Your task is to copy the listing exactly. Drop any pictures from the copy.

DATA SHOWN:
======
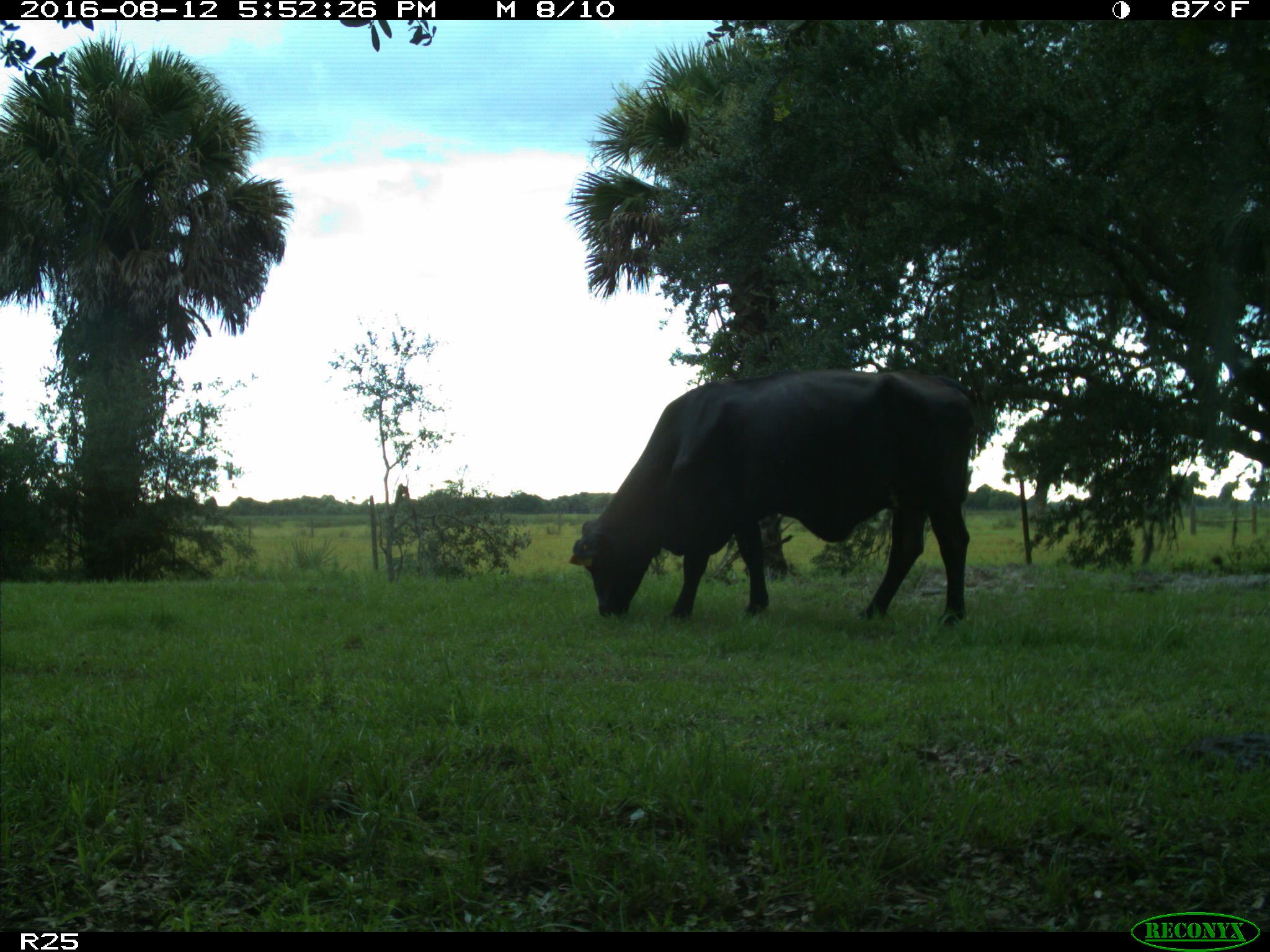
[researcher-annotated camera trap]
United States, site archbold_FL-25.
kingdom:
======
RESPONSE TO THE TASK:
[researcher-annotated camera trap]
United States, site archbold_FL-25.
kingdom:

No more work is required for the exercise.